Les exportations de la Chine ont progressé en avril à leur rythme le plus faible depuis près de deux ans (+3,9 %), avec le confinement de Shanghai qui pénalise lourdement l'activité économique. "Il y a des inquiétudes sur l'accélération du ralentissement chinois", résume Jeffrey Halley, analyste d'Oanda.

Les restrictions s'étendent dans le pays: des millions de Pékinois travaillent à domicile lundi à la suite d'un nouveau tour de vis des mesures anti-Covid, donnant à la capitale chinoise de 22 millions d'habitants des allures de ville fantôme.

Par ailleurs, "la réunion du G7 du week-end pourrait également assombrir l'ambiance", poursuit M. Halley. Dimanche, les pays du G7 ont accusé Vladimir Poutine de couvrir la Russie "de honte" avec l'invasion de l'Ukraine et ont pris l'engagement de se sevrer du pétrole russe, mais sans donner de calendrier précis.

Lundi, la Russie commémore sa victoire sur l'Allemagne nazie, le président russe Vladimir Poutine ayant multiplié dimanche les comparaisons entre la Seconde Guerre mondiale et le conflit en Ukraine qui ne cesse d'assombrir les perspectives mondiales sur le plan économique.

Sur le marché obligataire, le rendement des emprunts d'Etat américains à 10 ans restait haut, à 3,14 %, non loin des 3,26 % qui constituent le plus haut niveau de ces 11 dernières années.
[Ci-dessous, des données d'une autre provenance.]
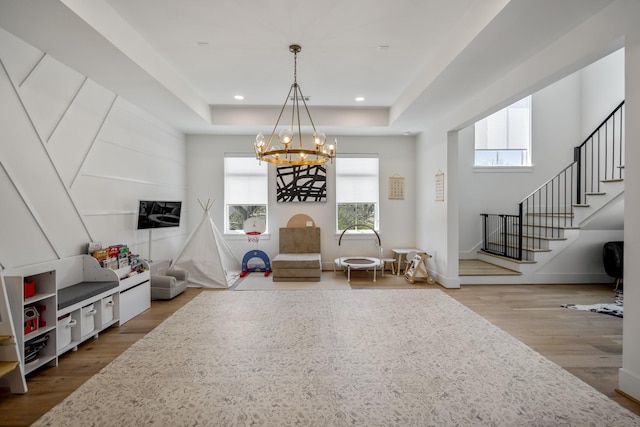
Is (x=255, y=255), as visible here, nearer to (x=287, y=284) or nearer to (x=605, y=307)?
(x=287, y=284)

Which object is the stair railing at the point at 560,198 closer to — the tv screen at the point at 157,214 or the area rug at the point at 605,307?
the area rug at the point at 605,307

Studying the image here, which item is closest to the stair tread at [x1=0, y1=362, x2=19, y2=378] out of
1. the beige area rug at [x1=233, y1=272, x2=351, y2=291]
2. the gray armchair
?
the gray armchair

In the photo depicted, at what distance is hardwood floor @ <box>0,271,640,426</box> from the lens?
2174 mm

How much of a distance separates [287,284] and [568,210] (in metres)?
5.85

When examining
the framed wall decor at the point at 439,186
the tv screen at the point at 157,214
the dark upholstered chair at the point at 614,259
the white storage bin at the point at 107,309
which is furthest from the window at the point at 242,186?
the dark upholstered chair at the point at 614,259

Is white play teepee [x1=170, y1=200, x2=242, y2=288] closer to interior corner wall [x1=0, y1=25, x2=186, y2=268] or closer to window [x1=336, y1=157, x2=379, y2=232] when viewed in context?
interior corner wall [x1=0, y1=25, x2=186, y2=268]

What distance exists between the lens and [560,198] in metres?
6.33

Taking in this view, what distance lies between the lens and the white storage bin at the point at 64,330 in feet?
8.80

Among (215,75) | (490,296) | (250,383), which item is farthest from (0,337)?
(490,296)

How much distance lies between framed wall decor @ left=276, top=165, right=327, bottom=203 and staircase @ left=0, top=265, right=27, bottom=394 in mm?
4557

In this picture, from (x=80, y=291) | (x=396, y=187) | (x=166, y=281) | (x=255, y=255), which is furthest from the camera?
(x=396, y=187)

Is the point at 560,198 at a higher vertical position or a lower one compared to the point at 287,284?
higher

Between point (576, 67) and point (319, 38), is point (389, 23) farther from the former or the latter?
point (576, 67)

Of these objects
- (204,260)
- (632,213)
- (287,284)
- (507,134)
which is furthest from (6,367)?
(507,134)
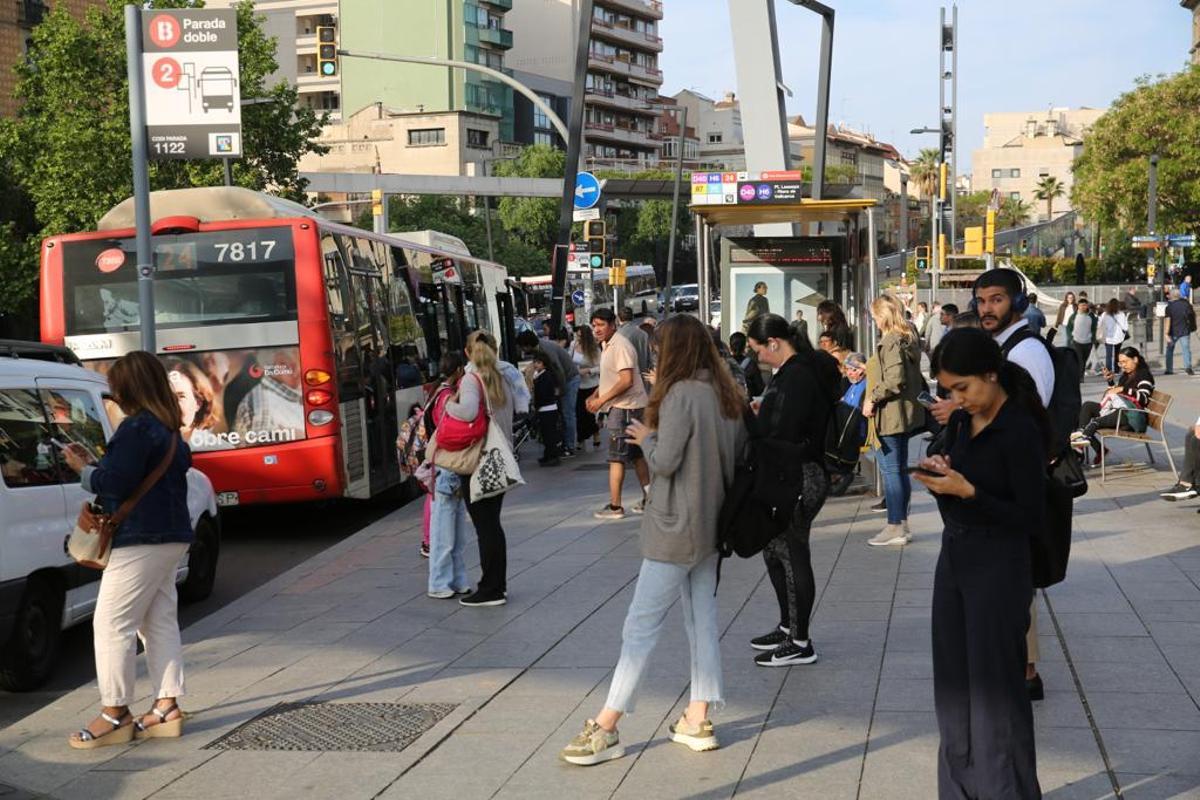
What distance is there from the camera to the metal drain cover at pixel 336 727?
20.4 ft

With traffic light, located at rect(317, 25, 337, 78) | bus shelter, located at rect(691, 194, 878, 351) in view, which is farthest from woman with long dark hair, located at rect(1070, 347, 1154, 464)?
traffic light, located at rect(317, 25, 337, 78)

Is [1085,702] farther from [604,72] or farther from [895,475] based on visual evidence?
[604,72]

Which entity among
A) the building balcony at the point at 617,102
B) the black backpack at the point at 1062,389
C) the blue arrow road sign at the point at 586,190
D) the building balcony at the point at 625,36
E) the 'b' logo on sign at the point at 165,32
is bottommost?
the black backpack at the point at 1062,389

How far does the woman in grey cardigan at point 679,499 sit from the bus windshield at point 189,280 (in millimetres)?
7780

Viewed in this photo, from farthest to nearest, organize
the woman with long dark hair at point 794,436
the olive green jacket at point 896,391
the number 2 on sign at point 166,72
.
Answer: the number 2 on sign at point 166,72
the olive green jacket at point 896,391
the woman with long dark hair at point 794,436

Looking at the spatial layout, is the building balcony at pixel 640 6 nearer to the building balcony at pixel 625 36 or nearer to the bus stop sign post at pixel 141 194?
the building balcony at pixel 625 36

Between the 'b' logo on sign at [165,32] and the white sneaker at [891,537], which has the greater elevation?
the 'b' logo on sign at [165,32]

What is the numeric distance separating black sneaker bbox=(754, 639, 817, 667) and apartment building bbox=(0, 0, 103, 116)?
46686mm

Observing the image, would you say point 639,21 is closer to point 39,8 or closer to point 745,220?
point 39,8

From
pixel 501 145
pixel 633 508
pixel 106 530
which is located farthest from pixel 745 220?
pixel 501 145

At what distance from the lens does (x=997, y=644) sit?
4.59 metres

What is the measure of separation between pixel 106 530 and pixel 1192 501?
9.48 meters

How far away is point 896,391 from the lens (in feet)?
34.4

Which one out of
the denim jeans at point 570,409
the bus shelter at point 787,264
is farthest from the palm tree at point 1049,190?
the denim jeans at point 570,409
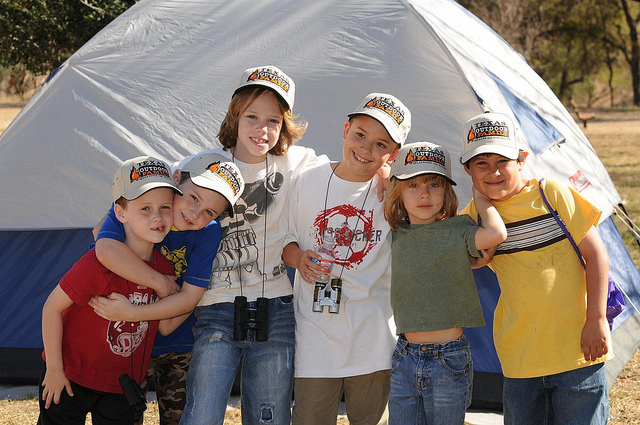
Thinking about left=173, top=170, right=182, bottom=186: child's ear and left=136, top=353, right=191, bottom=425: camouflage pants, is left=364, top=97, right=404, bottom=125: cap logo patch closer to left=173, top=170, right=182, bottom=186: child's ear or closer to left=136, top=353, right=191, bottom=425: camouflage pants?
left=173, top=170, right=182, bottom=186: child's ear

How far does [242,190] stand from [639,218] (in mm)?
6298

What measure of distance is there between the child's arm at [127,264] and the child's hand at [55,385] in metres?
0.40

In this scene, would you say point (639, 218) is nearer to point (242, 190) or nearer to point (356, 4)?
point (356, 4)

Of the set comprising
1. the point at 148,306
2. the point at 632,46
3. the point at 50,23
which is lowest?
the point at 148,306

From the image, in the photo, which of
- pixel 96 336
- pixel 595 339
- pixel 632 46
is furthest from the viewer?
pixel 632 46

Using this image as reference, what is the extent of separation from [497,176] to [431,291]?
0.47 m

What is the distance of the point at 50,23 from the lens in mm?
9711

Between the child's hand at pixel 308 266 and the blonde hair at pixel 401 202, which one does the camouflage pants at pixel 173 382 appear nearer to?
the child's hand at pixel 308 266

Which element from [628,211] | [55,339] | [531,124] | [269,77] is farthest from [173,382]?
[628,211]

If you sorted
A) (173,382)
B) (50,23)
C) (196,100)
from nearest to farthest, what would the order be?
1. (173,382)
2. (196,100)
3. (50,23)

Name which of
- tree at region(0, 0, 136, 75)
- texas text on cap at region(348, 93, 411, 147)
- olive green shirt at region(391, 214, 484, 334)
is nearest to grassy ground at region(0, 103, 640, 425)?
olive green shirt at region(391, 214, 484, 334)

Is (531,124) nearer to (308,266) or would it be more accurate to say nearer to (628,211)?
(308,266)

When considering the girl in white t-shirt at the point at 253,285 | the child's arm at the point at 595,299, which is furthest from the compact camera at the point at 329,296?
the child's arm at the point at 595,299

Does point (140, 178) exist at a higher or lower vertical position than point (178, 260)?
higher
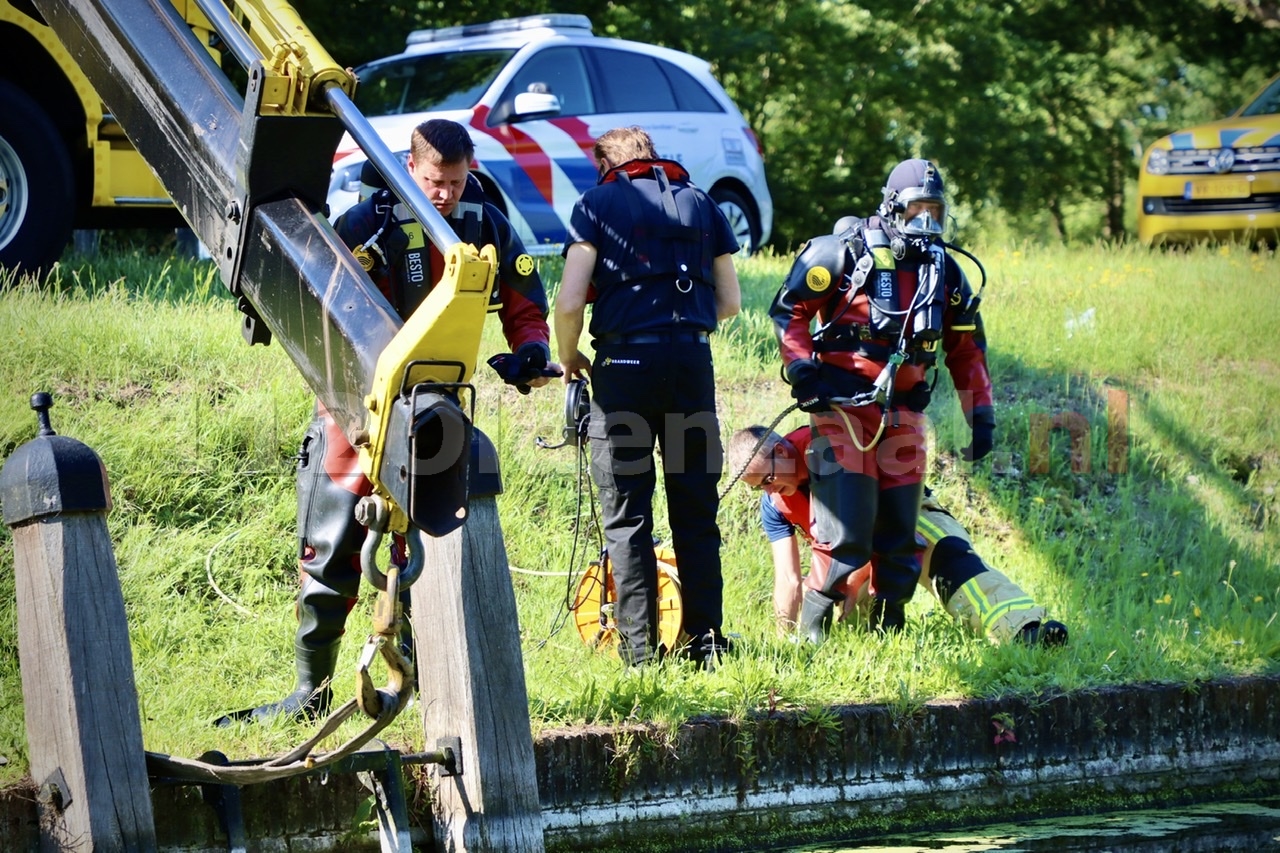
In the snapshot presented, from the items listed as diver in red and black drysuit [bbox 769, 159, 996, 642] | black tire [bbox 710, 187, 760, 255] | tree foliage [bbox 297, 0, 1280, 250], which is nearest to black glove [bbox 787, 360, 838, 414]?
diver in red and black drysuit [bbox 769, 159, 996, 642]

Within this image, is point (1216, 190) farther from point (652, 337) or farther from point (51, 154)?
point (51, 154)

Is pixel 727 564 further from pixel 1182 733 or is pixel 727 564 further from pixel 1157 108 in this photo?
pixel 1157 108

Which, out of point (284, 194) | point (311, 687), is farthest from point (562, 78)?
point (284, 194)

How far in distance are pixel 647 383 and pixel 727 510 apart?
2.03 metres

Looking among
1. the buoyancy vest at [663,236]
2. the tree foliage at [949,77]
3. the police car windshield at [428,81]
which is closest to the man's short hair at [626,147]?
the buoyancy vest at [663,236]

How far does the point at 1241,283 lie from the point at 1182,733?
19.5 feet

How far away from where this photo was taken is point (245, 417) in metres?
6.88

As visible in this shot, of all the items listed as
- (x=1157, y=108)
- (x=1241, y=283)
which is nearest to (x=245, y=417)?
(x=1241, y=283)

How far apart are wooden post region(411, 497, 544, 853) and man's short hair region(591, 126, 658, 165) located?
1878 millimetres

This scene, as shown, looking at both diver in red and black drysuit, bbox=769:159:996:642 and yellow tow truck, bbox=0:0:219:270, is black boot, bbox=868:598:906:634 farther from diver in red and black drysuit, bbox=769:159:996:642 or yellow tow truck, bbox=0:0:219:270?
yellow tow truck, bbox=0:0:219:270

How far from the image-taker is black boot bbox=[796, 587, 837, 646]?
19.9 feet

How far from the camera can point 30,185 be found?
7656 millimetres

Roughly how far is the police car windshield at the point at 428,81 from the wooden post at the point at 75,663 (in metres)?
6.99

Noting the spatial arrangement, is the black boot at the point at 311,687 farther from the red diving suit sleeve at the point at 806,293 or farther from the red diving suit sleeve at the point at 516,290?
the red diving suit sleeve at the point at 806,293
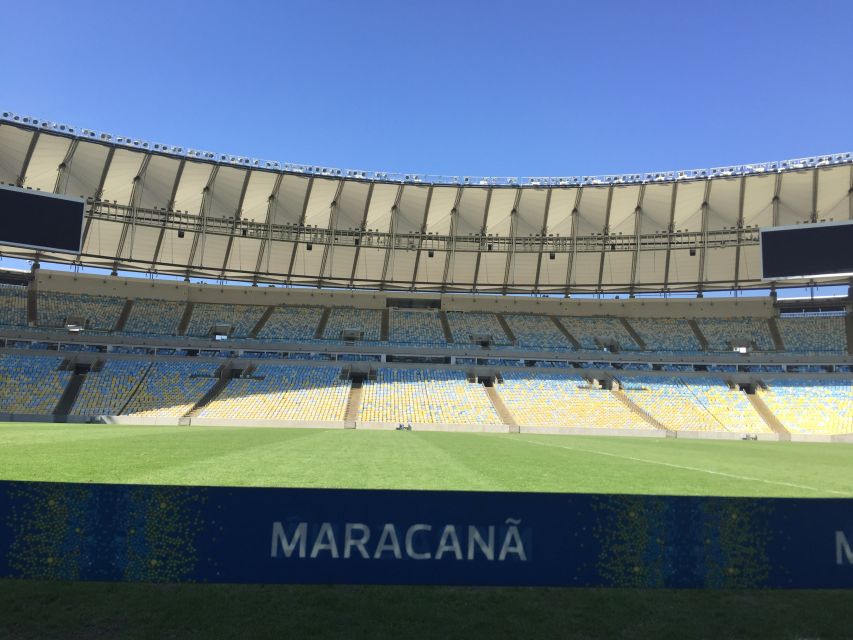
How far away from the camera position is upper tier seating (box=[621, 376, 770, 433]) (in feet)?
125

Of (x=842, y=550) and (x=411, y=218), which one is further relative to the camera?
(x=411, y=218)

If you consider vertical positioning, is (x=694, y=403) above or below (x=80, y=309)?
below

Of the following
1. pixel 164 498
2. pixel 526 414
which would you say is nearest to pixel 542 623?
pixel 164 498

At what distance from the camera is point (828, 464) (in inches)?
698

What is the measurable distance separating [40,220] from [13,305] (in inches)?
404

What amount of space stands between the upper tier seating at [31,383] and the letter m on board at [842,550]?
40044mm

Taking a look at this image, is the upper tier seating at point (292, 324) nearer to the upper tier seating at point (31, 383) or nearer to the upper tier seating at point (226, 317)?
the upper tier seating at point (226, 317)

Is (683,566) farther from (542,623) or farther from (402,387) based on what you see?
(402,387)

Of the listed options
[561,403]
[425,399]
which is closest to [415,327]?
[425,399]

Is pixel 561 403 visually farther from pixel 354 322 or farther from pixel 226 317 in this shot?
pixel 226 317

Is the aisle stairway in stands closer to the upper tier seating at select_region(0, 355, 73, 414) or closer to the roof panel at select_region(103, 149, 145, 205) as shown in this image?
the upper tier seating at select_region(0, 355, 73, 414)

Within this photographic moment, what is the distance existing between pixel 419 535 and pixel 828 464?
18.4 meters

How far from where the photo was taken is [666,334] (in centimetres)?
5025

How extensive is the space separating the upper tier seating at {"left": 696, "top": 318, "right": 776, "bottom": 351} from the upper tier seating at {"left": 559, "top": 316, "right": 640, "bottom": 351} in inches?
260
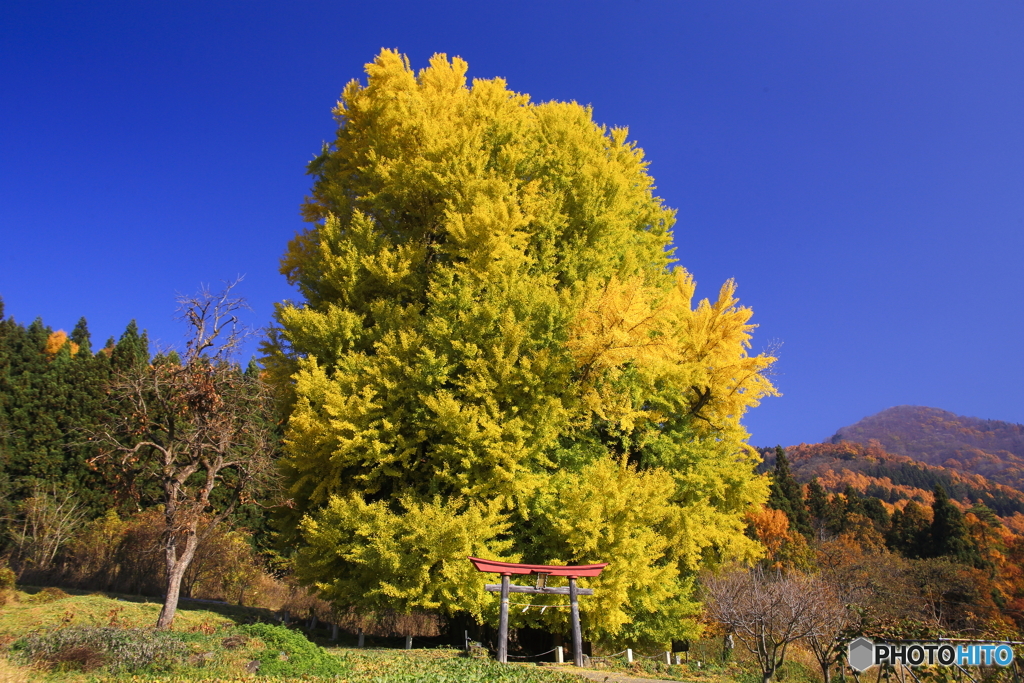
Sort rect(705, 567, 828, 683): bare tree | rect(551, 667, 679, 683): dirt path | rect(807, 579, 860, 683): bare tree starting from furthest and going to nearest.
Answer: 1. rect(705, 567, 828, 683): bare tree
2. rect(807, 579, 860, 683): bare tree
3. rect(551, 667, 679, 683): dirt path

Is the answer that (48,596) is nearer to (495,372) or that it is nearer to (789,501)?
(495,372)

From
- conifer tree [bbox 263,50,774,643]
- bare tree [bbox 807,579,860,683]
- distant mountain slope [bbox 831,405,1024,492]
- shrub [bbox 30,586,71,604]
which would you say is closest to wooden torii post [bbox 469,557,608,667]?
conifer tree [bbox 263,50,774,643]

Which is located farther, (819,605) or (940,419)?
(940,419)

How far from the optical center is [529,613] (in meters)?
11.1

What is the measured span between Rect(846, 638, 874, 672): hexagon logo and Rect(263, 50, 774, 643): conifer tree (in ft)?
11.2

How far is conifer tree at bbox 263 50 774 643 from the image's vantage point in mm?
10664

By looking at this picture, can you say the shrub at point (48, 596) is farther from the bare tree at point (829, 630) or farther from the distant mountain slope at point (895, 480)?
the distant mountain slope at point (895, 480)

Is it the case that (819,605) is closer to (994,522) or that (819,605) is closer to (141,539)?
(141,539)

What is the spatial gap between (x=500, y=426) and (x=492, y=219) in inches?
171

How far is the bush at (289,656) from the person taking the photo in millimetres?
7977

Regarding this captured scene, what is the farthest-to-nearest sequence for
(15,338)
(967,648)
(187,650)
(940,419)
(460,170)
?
(940,419) < (15,338) < (460,170) < (187,650) < (967,648)

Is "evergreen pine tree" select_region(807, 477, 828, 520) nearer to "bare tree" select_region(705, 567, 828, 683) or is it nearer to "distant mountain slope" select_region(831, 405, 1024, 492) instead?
"bare tree" select_region(705, 567, 828, 683)

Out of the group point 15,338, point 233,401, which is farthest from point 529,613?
point 15,338

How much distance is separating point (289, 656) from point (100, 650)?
249 centimetres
Les taux en Europe à même échéance montaient aussi, notamment celui de l'Italie, à 3,188 %, qui s'éloignait un peu plus du taux allemand de référence 1,131 %.

Sidérurgistes laminés

JFE Holdings, l'un des principaux producteurs japonais d'acier, a vu la valeur de son action fondre de 7,08 %. Lors de la publication de ses résultats annuels vendredi, le groupe n'a pas livré de prévisions pour son nouvel exercice à cause des incertitudes liées à la guerre russo-ukrainienne, aux confinements en Chine et à l'inflation.

Cela a aussi plombé les titres des autres grands aciéristes japonais Nippon Steel (-5,1 %) et Kobe Steel (-3,27 %).

En Europe, ArcelorMittal reculait de 3,08 %, pire performance de l'indice parisien CAC 40, et à Londres, Rio Tinto (-1,82 %) et Anglo American (-2,19 %) étaient aussi en bas de l'indice.

Sur le marchés du pétrole et des devises

Le pétrole s'effritait un peu mais le cours du Brent se maintenait au-dessus des 110 dollars comme depuis quatre séances, une première depuis mars.

Le baril de Brent reculait de 0,90 % à 111,50 dollars, celui du WTI de 0,79 % à 108,77 dollars vers 07H00 GMT. Le dollar restait fort: l'euro reculait de 0,39 % face au billet vert, à 1,0510 dollars vers 07H10 GMT.

Le bitcoin poursuivait sa correction: il reculait de 1,50 % à 33.730 dollars, une chute de plus de 12 % en sept jours.